Следует отметить, что разработка проточных цитофлуориметров стала возможна только после того, как было выяснено, что каждый тип клеток несет на своей поверхности специфические антигены (так называемые маркёрные антигены), которые не экспрессируются клетками других типов. Были получены моноклональные антитела против каждого из подобных антигенов, и флуоресцирующие производные этих антител (а также - антител против данных антител), меченные ковалентно присоединяемыми флуоресцентными метками. Наборы подобных антител против клеточных маркеров семейства CD (CD - кластер дифференцировки, англ. cluster of differentiation, cluster designation - номенклатура дифференцировочных антигенов лейкоцитов человека. Данная классификация была предложена в 1982 году для идентификации и исследования поверхностных мембранных белков лейкоцитов. CD-антигенами или CD-маркёрами могут быть белки, которые служат рецепторами или лигандами, участвующими во взаимодействии клеток между собой и являющимися компонентами каскада определённых сигнальных путей. Но они могут быть и белками, выполняющими другие функции, например, белками клеточной адгезии. Список CD-антигенов, внесённых в номенклатуру, постоянно пополняется и в настоящее время содержит 350 CD-антигенов и их подтипов) время коммерчески доступны. В качестве флуоресцентных меток обычно используются возбуждающиеся и фотолюминесцирующие в видимой области красители, либо флуорофоры на базе так называемых «квантовых точек» (см. ниже).

Рисунок 28. Схема устройства проточного цитофлуориметра. Исследуемая суспензия клеток, которые были предварительно обработаны тем или иным набором флуоресцентно-меченных моноклональных антител против маркерных антигенов с помощью насоса высокого давления прогоняется через форсунку с диаметром выходного отверстия около 100 мкм. Далее клетки по одной попадают в проточный капиллярный канал, где освещаются излучением лазера (иногда в приборе бывают установлены несколько лазерных источников, испускающих свет в разных спектральных диапазонах). Во время прохождения через лазерный пучок вторичное излучение клеток анализируется набором фотоэлектронных умножителей, каждый из которых измеряет интенсивность свечения в спектральной области, соответствующей зоне флуоресценции какой-либо из флуоресцентных меток, которыми были обработаны исследуемые клетки. Регистрируются также интенсивности рассеянного клеткой под прямым углом излучения и прямо проходящего света лазера. Сигналы всех фотоэлектронных умножителей попадают в компьютер, где происходит обработка полученных данных.

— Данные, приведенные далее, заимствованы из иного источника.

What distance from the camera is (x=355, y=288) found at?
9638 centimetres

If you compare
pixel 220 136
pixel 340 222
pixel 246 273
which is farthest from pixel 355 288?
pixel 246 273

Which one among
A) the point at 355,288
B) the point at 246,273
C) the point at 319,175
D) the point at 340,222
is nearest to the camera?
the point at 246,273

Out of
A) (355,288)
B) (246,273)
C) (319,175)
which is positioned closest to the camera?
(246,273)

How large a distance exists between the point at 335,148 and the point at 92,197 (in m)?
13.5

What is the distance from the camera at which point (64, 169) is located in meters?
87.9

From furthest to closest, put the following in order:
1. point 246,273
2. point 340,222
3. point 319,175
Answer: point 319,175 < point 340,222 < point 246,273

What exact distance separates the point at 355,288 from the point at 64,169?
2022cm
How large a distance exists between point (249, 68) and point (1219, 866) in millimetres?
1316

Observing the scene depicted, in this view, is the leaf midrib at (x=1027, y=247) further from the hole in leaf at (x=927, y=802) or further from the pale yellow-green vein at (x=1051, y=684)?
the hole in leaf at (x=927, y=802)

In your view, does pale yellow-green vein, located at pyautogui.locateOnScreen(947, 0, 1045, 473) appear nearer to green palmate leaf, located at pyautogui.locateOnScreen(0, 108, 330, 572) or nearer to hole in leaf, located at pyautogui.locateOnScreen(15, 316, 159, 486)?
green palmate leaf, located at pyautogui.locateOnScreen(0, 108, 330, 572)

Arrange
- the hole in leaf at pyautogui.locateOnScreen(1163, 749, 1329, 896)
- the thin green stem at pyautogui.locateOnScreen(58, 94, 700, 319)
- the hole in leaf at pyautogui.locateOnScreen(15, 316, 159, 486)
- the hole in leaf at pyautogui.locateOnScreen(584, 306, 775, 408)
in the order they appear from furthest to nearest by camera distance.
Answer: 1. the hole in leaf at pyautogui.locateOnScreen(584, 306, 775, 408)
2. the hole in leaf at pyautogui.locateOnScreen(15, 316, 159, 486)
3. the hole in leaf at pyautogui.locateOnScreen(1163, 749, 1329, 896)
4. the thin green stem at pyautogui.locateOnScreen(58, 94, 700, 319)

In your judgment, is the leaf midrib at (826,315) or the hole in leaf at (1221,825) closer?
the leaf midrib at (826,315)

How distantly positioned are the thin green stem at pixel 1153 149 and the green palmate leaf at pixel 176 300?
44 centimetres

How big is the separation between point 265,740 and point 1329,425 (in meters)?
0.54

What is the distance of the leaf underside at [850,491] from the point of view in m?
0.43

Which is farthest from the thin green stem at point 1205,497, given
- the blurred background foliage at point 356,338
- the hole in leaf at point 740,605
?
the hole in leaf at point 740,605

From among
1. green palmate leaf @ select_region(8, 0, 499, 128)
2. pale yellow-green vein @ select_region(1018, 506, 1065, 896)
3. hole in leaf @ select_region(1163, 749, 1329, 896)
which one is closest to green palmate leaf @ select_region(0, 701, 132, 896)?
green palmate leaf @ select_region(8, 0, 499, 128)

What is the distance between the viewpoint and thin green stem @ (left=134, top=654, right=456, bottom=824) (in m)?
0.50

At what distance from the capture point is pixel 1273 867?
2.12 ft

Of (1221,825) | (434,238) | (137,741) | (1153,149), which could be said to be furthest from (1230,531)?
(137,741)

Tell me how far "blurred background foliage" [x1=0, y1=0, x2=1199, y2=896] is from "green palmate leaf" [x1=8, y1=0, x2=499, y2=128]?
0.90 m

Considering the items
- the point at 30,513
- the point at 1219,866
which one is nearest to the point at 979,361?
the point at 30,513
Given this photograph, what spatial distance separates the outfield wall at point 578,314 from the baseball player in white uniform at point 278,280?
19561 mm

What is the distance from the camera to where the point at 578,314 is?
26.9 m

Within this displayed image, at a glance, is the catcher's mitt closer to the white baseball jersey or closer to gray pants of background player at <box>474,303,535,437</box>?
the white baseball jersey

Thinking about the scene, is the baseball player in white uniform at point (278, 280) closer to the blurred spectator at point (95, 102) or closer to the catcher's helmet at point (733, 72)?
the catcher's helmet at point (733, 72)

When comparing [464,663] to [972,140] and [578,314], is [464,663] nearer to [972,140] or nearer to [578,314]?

Регистрируемая интенсивность свечения каждой метки на каждой из проходящих через пучок лазера клеток (напомним, клетки двигаются в капиллярной проточной кювете строго по одной, см. рис. 28) запоминаются компьютером. После того, как через лазерный пучок прошло заранее задаваемое количество клеток (зарегистрировано определенное количество «клеточных событий»), на основании полученной информации рассчитываются распределения клеток по размеру (рассчитываемым на основании времени прохождения клетки через лазерный пучок), по экспресии тех или иных антигенов и т.д. Получаемая информация позволяет оценить качественный и количественный состав исследуемой клеточной суспензии, функциональное состояние отдельных групп клеток (например, активация лейкоцитов обычно сопровождается появлением на их поверхности антигенов, которые отсутствуют у покоящихся клеток данного типа). Можно также определить долю погибших клеток в исследуемом образце и даже установить механизм их гибели (антигенные детерминанты и размеры у клеток, погибших по механизму некроза, отличаются от таковых у клеток, погибших вследствие апоптоза).

Очень важной областью применения проточной цитофлуориметрии стала диагностика гемобластозов, поскольку каждый тип патологических (лейкозных) клеток имеет свои маркерные антигены. Соответственно, выявив присутствие в крови больного клеток с определенным (присущим только конкретному типу гемобластоза) набором маркерных антигенов, можно точно диагностировать наличие гемобластоза данного типа. Количество же таких клеток в крови указывает на тяжесть течения патологии на момент обследования пациента.